College is often described as the stage of our lives when we can explore our academic, personal, and professional interests. After years spent taking required courses I wasn’t interested in during high school, wasting time on unnecessary homework assignments, and constantly feeling anxiety and stress from my GPA, I looked to college as a place of freedom. When I got to Swarthmore College, I experienced that freedom—living independently, working multiple jobs, and having the agency to craft my own schedule towards my passion and interests. For too long, education has been structured to generate competition, not collaboration. By constraining student choice through the GPA system, we create an experience that fails to prepare us for the real world. At Swarthmore, I was able to radically reimagine what academic freedom and agency could look like to me.
Swarthmore was able to prepare me and other students for the betterment of society. The innovation, productivity, and progress we aspire for don’t come from atomized individualism: it is rooted in radical collaboration among our peers through peer-support groups, among other things. From student organizations to student movements/activism on campus, we’ve observed the power of collective action in generating meaningful change.
When I got to Swarthmore, I was positively surprised. It was a school that prioritizes collaborative engagement: a system with less interest in ranking students against one another and more interest in producing and executing creative ideas.

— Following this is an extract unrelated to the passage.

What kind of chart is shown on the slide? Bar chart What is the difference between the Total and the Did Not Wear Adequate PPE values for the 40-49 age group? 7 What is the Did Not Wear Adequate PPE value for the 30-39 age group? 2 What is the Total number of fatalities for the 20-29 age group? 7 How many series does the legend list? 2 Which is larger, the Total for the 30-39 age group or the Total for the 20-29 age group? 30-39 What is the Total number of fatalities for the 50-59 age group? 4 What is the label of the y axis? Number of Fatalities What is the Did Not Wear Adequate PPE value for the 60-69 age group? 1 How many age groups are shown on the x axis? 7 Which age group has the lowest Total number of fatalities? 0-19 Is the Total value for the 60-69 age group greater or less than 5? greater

I sat in classrooms where students were focused on learning, not grades; where students wanted to be in every class they take, and are never begrudgingly “fulfilling a requirement,” and where students were taught to utilize the full set of skills at their disposal, instead of being forced to memorize textbooks. Most importantly, these classrooms were filled with change-makers, innovators, and creatives who continuously inspire me each and every day here as a student.
I believe that humanity’s greatest challenges are not problems with easy solutions one person can offer. They will require radical collaboration and a mindset that cares about what we can give to the world to enrich the lives of all people–the common good–not just ourselves. The classrooms at Swarthmore not only teach my generation to make a living, but they taught us to lead a life.